Aim of the task:
Convert the material below into a JSON list of strings, one string per line, skipping blank lines and the picture lines.

START

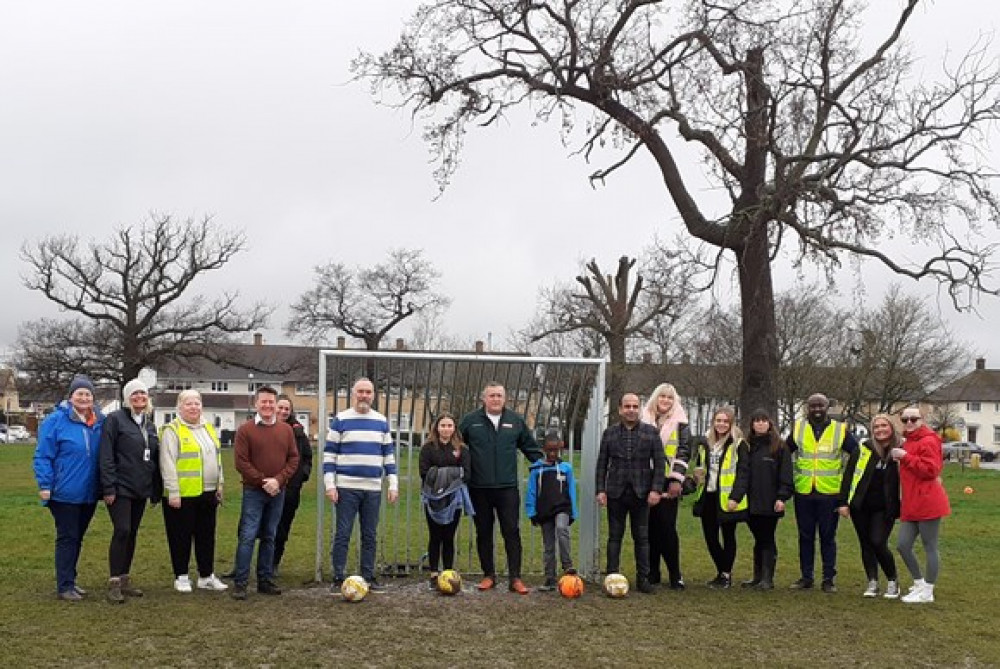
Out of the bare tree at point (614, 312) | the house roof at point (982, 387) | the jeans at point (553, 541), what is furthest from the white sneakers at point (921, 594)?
the house roof at point (982, 387)

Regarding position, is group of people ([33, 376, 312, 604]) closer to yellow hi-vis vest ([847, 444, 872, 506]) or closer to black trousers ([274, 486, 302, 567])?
black trousers ([274, 486, 302, 567])

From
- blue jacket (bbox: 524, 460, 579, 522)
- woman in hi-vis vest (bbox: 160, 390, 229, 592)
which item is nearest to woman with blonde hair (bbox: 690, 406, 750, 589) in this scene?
blue jacket (bbox: 524, 460, 579, 522)

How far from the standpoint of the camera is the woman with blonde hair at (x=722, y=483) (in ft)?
31.2

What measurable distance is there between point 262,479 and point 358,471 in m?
0.82

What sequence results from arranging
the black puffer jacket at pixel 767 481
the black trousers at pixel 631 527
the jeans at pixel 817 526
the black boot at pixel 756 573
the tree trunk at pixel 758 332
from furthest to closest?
1. the tree trunk at pixel 758 332
2. the black boot at pixel 756 573
3. the jeans at pixel 817 526
4. the black puffer jacket at pixel 767 481
5. the black trousers at pixel 631 527

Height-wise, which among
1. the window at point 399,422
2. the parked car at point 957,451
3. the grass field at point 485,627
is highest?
the window at point 399,422

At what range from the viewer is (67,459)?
8.30 meters

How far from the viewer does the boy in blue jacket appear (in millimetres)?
9289

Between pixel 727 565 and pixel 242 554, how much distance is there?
4.58 m

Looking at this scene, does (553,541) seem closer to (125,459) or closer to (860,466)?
(860,466)

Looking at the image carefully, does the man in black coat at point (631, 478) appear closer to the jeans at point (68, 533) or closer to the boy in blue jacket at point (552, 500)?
the boy in blue jacket at point (552, 500)

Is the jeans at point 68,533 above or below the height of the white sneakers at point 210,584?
above

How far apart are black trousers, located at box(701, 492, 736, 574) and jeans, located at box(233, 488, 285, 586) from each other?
4.00 m

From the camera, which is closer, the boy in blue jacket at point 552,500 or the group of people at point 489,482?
the group of people at point 489,482
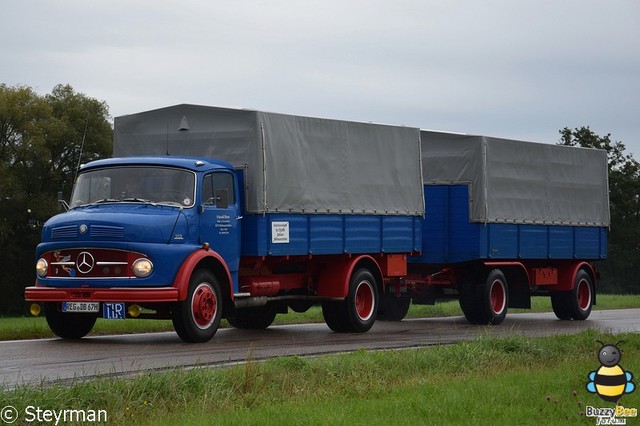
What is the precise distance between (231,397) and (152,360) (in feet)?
12.4

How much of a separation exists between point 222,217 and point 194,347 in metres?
2.34

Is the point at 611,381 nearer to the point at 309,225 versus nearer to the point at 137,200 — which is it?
the point at 137,200

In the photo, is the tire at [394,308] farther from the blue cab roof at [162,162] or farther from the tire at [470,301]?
the blue cab roof at [162,162]

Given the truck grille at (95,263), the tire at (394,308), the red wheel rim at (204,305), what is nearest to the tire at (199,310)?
the red wheel rim at (204,305)

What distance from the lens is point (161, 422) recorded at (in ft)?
28.7

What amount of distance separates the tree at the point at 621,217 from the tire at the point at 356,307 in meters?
63.6

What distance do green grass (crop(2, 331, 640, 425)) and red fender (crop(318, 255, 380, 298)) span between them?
21.7 feet

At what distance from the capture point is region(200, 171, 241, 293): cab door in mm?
16969

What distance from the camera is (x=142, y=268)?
618 inches

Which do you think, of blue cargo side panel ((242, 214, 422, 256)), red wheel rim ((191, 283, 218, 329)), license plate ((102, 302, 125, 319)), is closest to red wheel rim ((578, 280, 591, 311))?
blue cargo side panel ((242, 214, 422, 256))

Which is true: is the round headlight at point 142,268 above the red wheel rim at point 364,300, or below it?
above

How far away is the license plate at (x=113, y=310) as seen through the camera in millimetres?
15641

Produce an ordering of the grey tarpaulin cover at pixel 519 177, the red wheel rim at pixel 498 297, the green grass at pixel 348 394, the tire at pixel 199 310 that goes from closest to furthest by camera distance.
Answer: the green grass at pixel 348 394 → the tire at pixel 199 310 → the grey tarpaulin cover at pixel 519 177 → the red wheel rim at pixel 498 297

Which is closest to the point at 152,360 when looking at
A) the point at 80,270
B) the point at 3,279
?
the point at 80,270
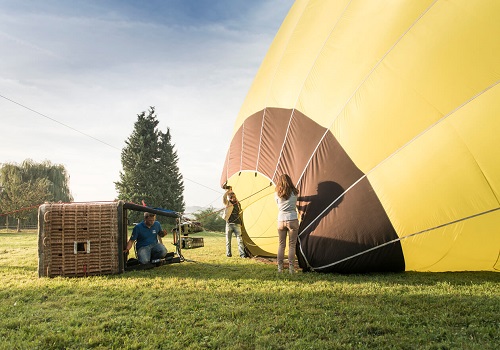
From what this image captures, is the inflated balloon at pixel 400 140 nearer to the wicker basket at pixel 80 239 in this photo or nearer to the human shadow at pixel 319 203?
the human shadow at pixel 319 203

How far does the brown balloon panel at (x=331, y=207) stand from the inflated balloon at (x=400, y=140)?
0.01 meters

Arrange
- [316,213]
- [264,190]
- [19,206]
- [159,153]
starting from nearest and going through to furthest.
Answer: [316,213] < [264,190] < [19,206] < [159,153]

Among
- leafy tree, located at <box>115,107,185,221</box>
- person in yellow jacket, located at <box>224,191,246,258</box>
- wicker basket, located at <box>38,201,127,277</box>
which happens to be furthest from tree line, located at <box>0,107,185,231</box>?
wicker basket, located at <box>38,201,127,277</box>

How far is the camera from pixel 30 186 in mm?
27406

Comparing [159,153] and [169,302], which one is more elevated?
[159,153]

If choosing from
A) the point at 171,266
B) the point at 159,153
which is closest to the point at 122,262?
the point at 171,266

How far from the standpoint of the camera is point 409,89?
500 cm

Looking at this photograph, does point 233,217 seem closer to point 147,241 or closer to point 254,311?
point 147,241

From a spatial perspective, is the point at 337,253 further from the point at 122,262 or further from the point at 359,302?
the point at 122,262

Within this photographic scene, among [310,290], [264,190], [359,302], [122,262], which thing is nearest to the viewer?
[359,302]

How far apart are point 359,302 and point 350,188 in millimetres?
1656

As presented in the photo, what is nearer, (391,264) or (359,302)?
(359,302)

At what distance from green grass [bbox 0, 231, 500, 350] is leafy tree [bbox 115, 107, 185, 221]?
25.7m

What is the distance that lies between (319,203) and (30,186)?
26.6 meters
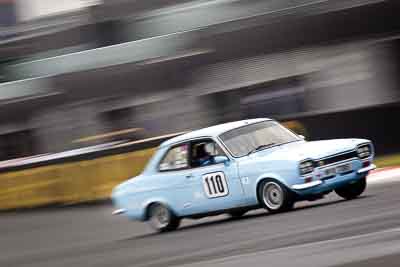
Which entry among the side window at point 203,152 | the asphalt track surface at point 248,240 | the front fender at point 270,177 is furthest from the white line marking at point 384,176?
the front fender at point 270,177

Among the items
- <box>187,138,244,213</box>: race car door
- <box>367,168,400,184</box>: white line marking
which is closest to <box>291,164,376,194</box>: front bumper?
<box>187,138,244,213</box>: race car door

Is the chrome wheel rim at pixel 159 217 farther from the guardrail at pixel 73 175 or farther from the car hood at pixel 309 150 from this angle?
the guardrail at pixel 73 175

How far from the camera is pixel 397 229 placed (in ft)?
31.0

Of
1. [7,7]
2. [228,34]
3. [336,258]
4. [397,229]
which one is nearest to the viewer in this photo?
[336,258]

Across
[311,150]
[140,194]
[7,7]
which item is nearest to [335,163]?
[311,150]

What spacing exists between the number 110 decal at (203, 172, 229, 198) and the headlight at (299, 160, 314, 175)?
1191mm

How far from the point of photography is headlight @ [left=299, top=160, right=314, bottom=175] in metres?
12.6

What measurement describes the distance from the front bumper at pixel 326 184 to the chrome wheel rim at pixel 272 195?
311 mm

END

Result for this exercise:
[
  "Out of the bare tree at point (614, 312) | the house roof at point (982, 387) | the jeans at point (553, 541), what is furthest from the white sneakers at point (921, 594)?",
  "the house roof at point (982, 387)",
  "Regarding position, is group of people ([33, 376, 312, 604]) closer to yellow hi-vis vest ([847, 444, 872, 506]) or closer to black trousers ([274, 486, 302, 567])?",
  "black trousers ([274, 486, 302, 567])",
  "From",
  "- blue jacket (bbox: 524, 460, 579, 522)",
  "- woman in hi-vis vest (bbox: 160, 390, 229, 592)",
  "which item is nearest to woman with blonde hair (bbox: 690, 406, 750, 589) in this scene?",
  "blue jacket (bbox: 524, 460, 579, 522)",
  "How far from the standpoint of the camera is the woman with blonde hair at (x=722, y=483) (in ft)?",
  "31.2",
  "What measurable distance is there between point 262,479 and point 358,471 in m?",
  "0.82",
  "What sequence results from arranging",
  "the black puffer jacket at pixel 767 481",
  "the black trousers at pixel 631 527",
  "the jeans at pixel 817 526",
  "the black boot at pixel 756 573",
  "the tree trunk at pixel 758 332",
  "from furthest to closest?",
  "1. the tree trunk at pixel 758 332",
  "2. the black boot at pixel 756 573",
  "3. the jeans at pixel 817 526",
  "4. the black puffer jacket at pixel 767 481",
  "5. the black trousers at pixel 631 527",
  "Height-wise, which among",
  "1. the window at point 399,422",
  "2. the parked car at point 957,451",
  "3. the grass field at point 485,627",
  "is highest?",
  "the window at point 399,422",
  "At what range from the viewer is (67,459)?",
  "8.30 meters",
  "How far from the viewer does the boy in blue jacket appear (in millimetres)?",
  "9289",
  "Between pixel 727 565 and pixel 242 554, how much distance is there?",
  "4.58 m",
  "Looking at this scene, does (553,541) seem closer to (125,459) or closer to (860,466)?",
  "(860,466)",
  "Looking at the image carefully, does the man in black coat at point (631, 478) appear closer to the jeans at point (68, 533) or closer to the boy in blue jacket at point (552, 500)?",
  "the boy in blue jacket at point (552, 500)",
  "Is the jeans at point 68,533 above or below the height of the white sneakers at point 210,584?",
  "above",
  "How far apart are black trousers, located at box(701, 492, 736, 574) and jeans, located at box(233, 488, 285, 586) from each other?",
  "4.00 m",
  "From the camera, which is closer, the boy in blue jacket at point 552,500 or the group of people at point 489,482?",
  "the group of people at point 489,482",
  "What is the precise distance between (231,397) and (152,360) (in feet)?",
  "12.4",
  "How much of a separation exists between point 222,217 and point 194,347 in metres?",
  "2.34",
  "Is the point at 611,381 nearer to the point at 309,225 versus nearer to the point at 137,200 — which is it?",
  "the point at 137,200",
  "In the photo, is the tire at [394,308] farther from the blue cab roof at [162,162] or farther from the tire at [470,301]?",
  "the blue cab roof at [162,162]",
  "Given the truck grille at (95,263), the tire at (394,308), the red wheel rim at (204,305), what is nearest to the tire at (199,310)?",
  "the red wheel rim at (204,305)",
  "What distance from the lens is point (161, 422) recorded at (in ft)?",
  "28.7",
  "What amount of distance separates the tree at the point at 621,217 from the tire at the point at 356,307 in meters?",
  "63.6",
  "What distance do green grass (crop(2, 331, 640, 425)) and red fender (crop(318, 255, 380, 298)) span between them?",
  "21.7 feet",
  "At what distance from the capture point is region(200, 171, 241, 293): cab door in mm?",
  "16969",
  "What distance from the camera is (x=142, y=268)?",
  "618 inches",
  "Which do you think, of blue cargo side panel ((242, 214, 422, 256)), red wheel rim ((191, 283, 218, 329)), license plate ((102, 302, 125, 319)), is closest to red wheel rim ((578, 280, 591, 311))?",
  "blue cargo side panel ((242, 214, 422, 256))",
  "Which is true: is the round headlight at point 142,268 above the red wheel rim at point 364,300, or below it?",
  "above",
  "How far away is the license plate at (x=113, y=310) as seen through the camera in millimetres?",
  "15641",
  "Produce an ordering of the grey tarpaulin cover at pixel 519 177, the red wheel rim at pixel 498 297, the green grass at pixel 348 394, the tire at pixel 199 310 that goes from closest to furthest by camera distance.",
  "Answer: the green grass at pixel 348 394 → the tire at pixel 199 310 → the grey tarpaulin cover at pixel 519 177 → the red wheel rim at pixel 498 297",
  "Which is closest to the point at 152,360 when looking at",
  "A) the point at 80,270",
  "B) the point at 3,279",
  "?",
  "the point at 80,270",
  "From what this image captures, is the inflated balloon at pixel 400 140 nearer to the wicker basket at pixel 80 239 in this photo or nearer to the human shadow at pixel 319 203?",
  "the human shadow at pixel 319 203",
  "How far does the brown balloon panel at (x=331, y=207) stand from the inflated balloon at (x=400, y=140)?",
  "0.01 meters",
  "Arrange",
  "- [316,213]",
  "- [264,190]",
  "- [19,206]",
  "- [159,153]",
  "starting from nearest and going through to furthest.",
  "Answer: [316,213] < [264,190] < [19,206] < [159,153]",
  "Among",
  "- leafy tree, located at <box>115,107,185,221</box>",
  "- person in yellow jacket, located at <box>224,191,246,258</box>",
  "- wicker basket, located at <box>38,201,127,277</box>",
  "which happens to be furthest from tree line, located at <box>0,107,185,231</box>?",
  "wicker basket, located at <box>38,201,127,277</box>",
  "How far is the camera from pixel 30 186 in mm?",
  "27406",
  "Comparing [159,153] and [169,302], which one is more elevated?",
  "[159,153]",
  "If choosing from",
  "A) the point at 171,266",
  "B) the point at 159,153",
  "which is closest to the point at 122,262?",
  "the point at 171,266",
  "How far from the standpoint of the camera is point 409,89?",
  "500 cm",
  "Looking at this photograph, does point 233,217 seem closer to point 147,241 or closer to point 254,311?",
  "point 147,241",
  "From a spatial perspective, is the point at 337,253 further from the point at 122,262 or further from the point at 359,302?",
  "the point at 122,262",
  "Within this photographic scene, among [310,290], [264,190], [359,302], [122,262], which thing is nearest to the viewer?",
  "[359,302]",
  "How far apart are point 359,302 and point 350,188 in millimetres?",
  "1656",
  "As presented in the photo, what is nearer, (391,264) or (359,302)?",
  "(359,302)",
  "At what distance from green grass [bbox 0, 231, 500, 350] is leafy tree [bbox 115, 107, 185, 221]?",
  "25.7m",
  "What is the distance that lies between (319,203) and (30,186)?",
  "26.6 meters",
  "Which entry among the side window at point 203,152 | the asphalt track surface at point 248,240 | the front fender at point 270,177 is furthest from the white line marking at point 384,176?",
  "the front fender at point 270,177",
  "Among the items",
  "- <box>187,138,244,213</box>: race car door",
  "- <box>367,168,400,184</box>: white line marking",
  "which is closest to <box>291,164,376,194</box>: front bumper?",
  "<box>187,138,244,213</box>: race car door",
  "Is the chrome wheel rim at pixel 159 217 farther from the guardrail at pixel 73 175 or farther from the car hood at pixel 309 150 from this angle?",
  "the guardrail at pixel 73 175",
  "How far from the camera is pixel 397 229 placed (in ft)?",
  "31.0",
  "Of",
  "1. [7,7]",
  "2. [228,34]",
  "3. [336,258]",
  "4. [397,229]",
  "which one is nearest to the viewer in this photo?",
  "[336,258]",
  "Across",
  "[311,150]",
  "[140,194]",
  "[7,7]",
  "which item is nearest to [335,163]?",
  "[311,150]",
  "What spacing exists between the number 110 decal at (203, 172, 229, 198) and the headlight at (299, 160, 314, 175)?",
  "1191mm",
  "How far from the point of photography is headlight @ [left=299, top=160, right=314, bottom=175] in metres?",
  "12.6",
  "What measurement describes the distance from the front bumper at pixel 326 184 to the chrome wheel rim at pixel 272 195?",
  "311 mm"
]